For the nine months ended September 30, 1997 and 1996, research and development
expenses decreased 14% to $4.0 million from $4.6 million for the same period in
the prior year.  Higher expenses in the prior year were due to greater research
and development activities focused on the final validation and qualification of
ForeRunner, and activities associated with obtaining regulatory approval to
manufacture, market and sell the Company's products.  The Company expects
research and development expenses during the next several quarters to increase
over third quarter 1997 results as the Company undertakes development of new
products and product enhancements and works to improve existing production
processes of the ForeRunner AED.

                                       9
<PAGE>
 
Item 2.  Management's Discussion and Analysis of Financial Condition and Results
         of Operations (continued)


   Net interest income was $0.5 million for the three months ended September 30,
1997 compared to $0.7 million for the same period in 1996.  This represents a
decrease of $0.2 million, or 30%.  For the nine months ended September 30, 1997,
net interest income was $1.6 million, compared to $2.0 million for the same
period in 1996.  Net interest income in 1997 has been directly affected by the
lower cash and investment balances during the year.  Total cash and investments
has decreased each quarter since the Company's February 1996 initial public
offering of common stock as proceeds from the offering have been used to fund
operations.

Income Taxes

   The Company has not generated any net income to date and therefore has not
paid any federal income taxes since inception.  At September 30, 1997, the
Company had net operating loss carryforwards of approximately $36.0 million and
research and development credit carryforwards of approximately $0.3 million, net
of carryforwards expected to expire before their complete utilization.  The
operating loss carryforwards and research and development carryforwards begin to
expire in the year 2008.  Utilization of federal income tax carryforwards is
subject to certain limitations under Section 382 of the Internal Revenue Code of
1986, as amended.  The Company's past sales of preferred and common stock have
resulted in "ownership changes" as defined under Section 382, resulting in
limitations on the future use of carryforwards.  These limitations are expected
to result in the expiration of approximately $1.0 million of net operating loss
carryforwards and approximately $0.1 million research and development credit
carryforwards before their complete utilization.

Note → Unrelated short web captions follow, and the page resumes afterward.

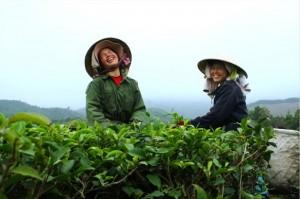 photo-the-vert-vietnam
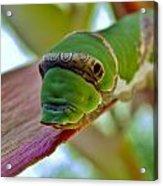Big Green Caterpillar Acrylic Print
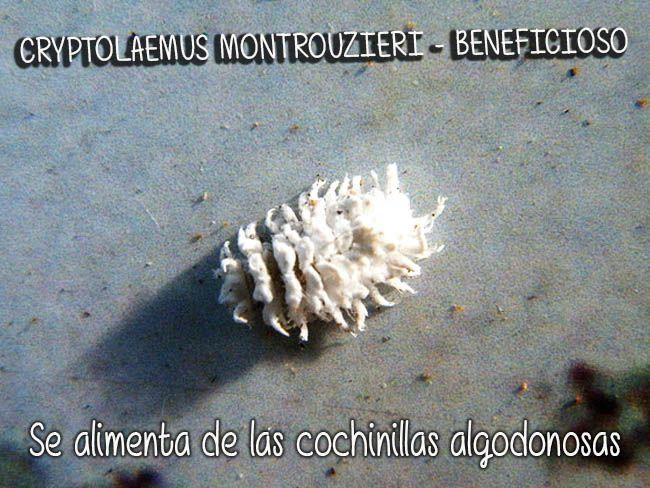 M s de 25 bellas ideas sobre la cochinilla en pinterest for Eliminar cochinilla algodonosa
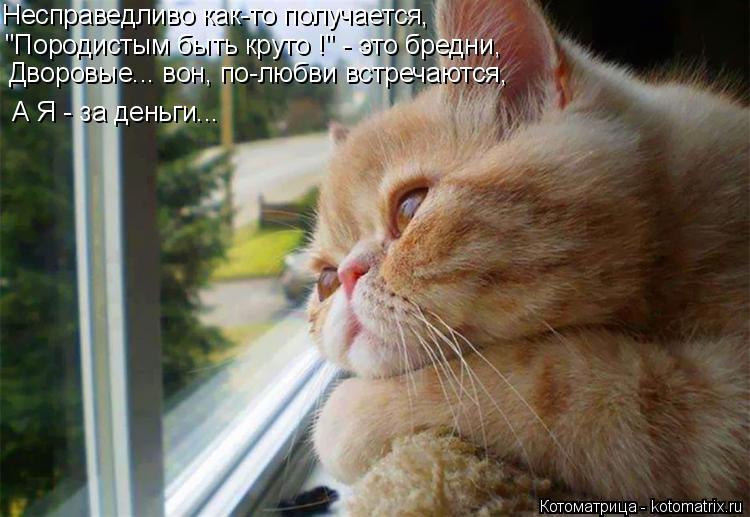Котоматрица - 4 - Страница 26 Kotomatritsa_6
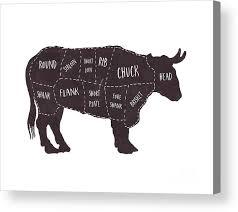 Beef Cuts Chart Primitive Butcher Shop Beef Cuts Chart T Shirt Acrylic Print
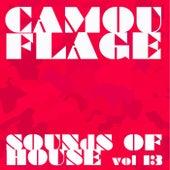 Camouflage Sounds of House, Vol.13 de Various Artists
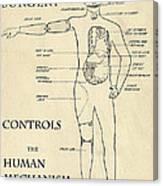 Surgery Controls The Human Mechanism   1906 Canvas Print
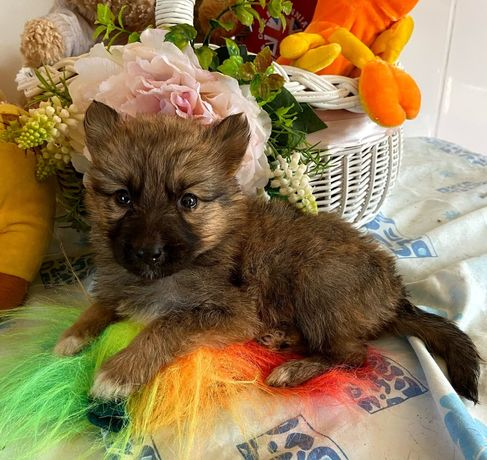 Мини собачка Корица 1 месяц щенок собака пес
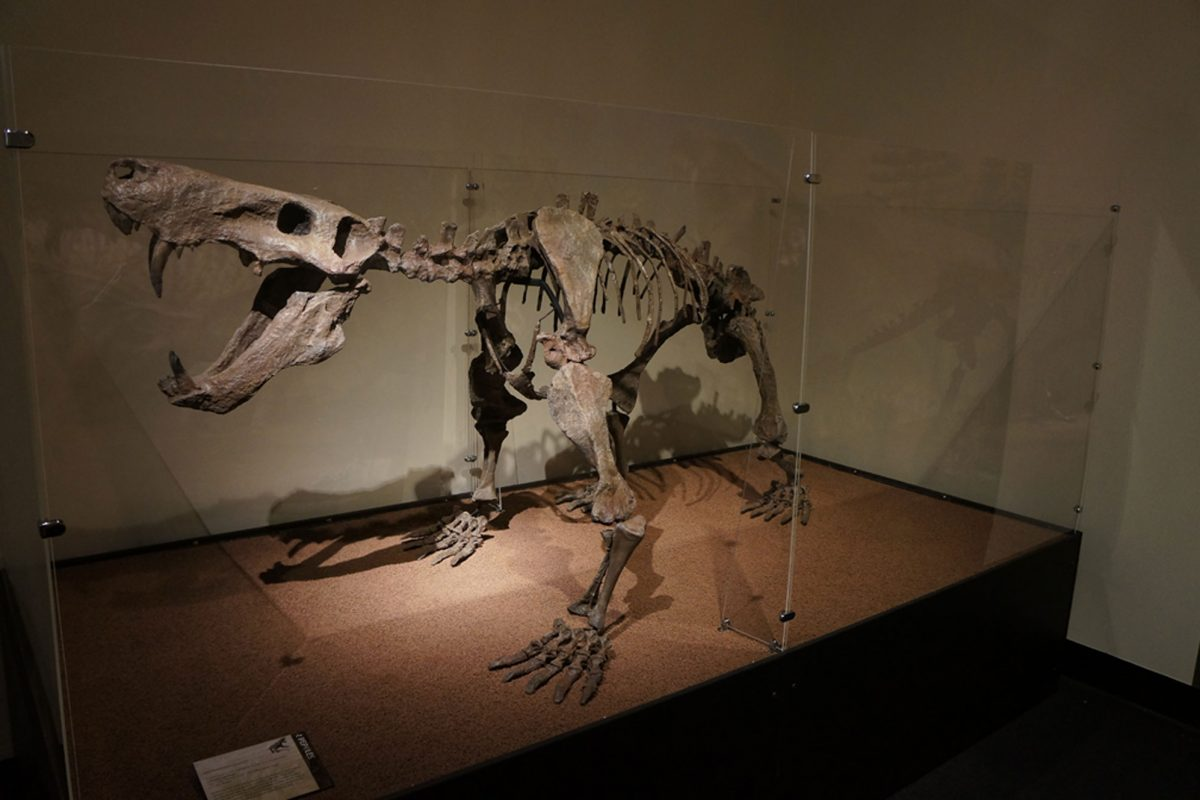 A skeleton of a synapsid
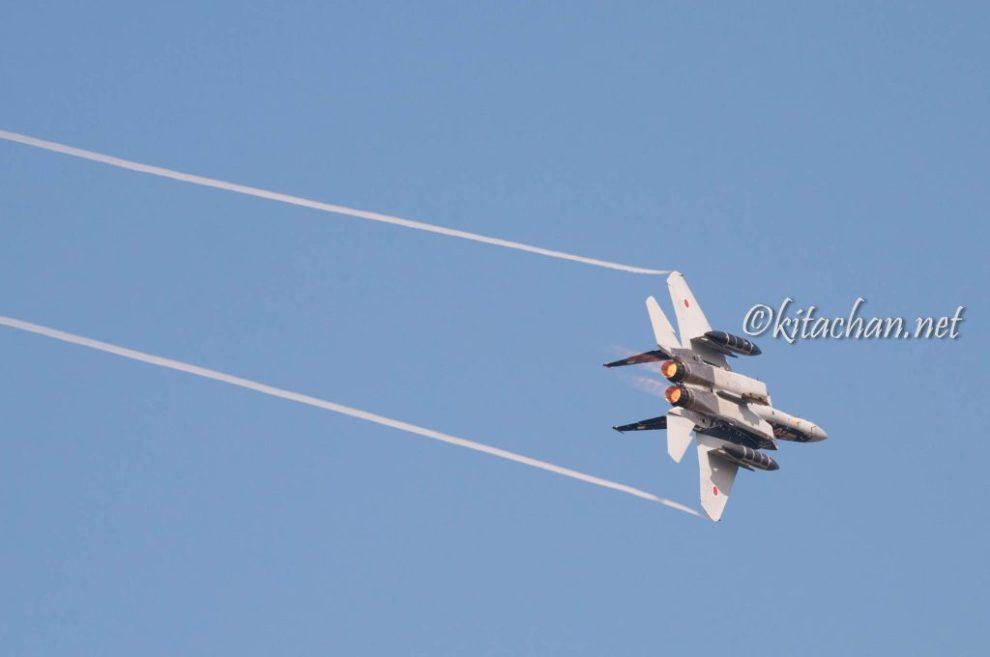 F-15 アグレッサー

Liquidity and Capital Resources

   At September 30, 1997, the CompanyOs cash, cash equivalents and securities
available-for-sale totaled $34.7 million, compared to $50.1 million at December
31, 1996.  Cash used to fund operating activities was $14.9 million for the nine
months ended September 30, 1997 compared to $7.3 million for the nine months
ended September 30, 1996, reflecting increased inventory balances and net losses
principally related to increased sales and marketing expenditures.  The Company
expects to continue to incur operating losses as it supports the growth of its
sales and marketing organization and undertakes new development activities.
Although the Company believes that its existing liquid assets and cash flows
from sales will be sufficient to fund its operations into 1999, there can be no
assurance that the Company will not require additional financing in the near
future or that additional financing will be available on satisfactory terms, if
at all.

Risk Factors

   This quarterly report on Form 10-Q contains forward-looking statements which
involve risks and uncertainties.  The Company's actual results could differ
materially from those anticipated by such forward-looking statements as a result
of certain factors including those set forth below.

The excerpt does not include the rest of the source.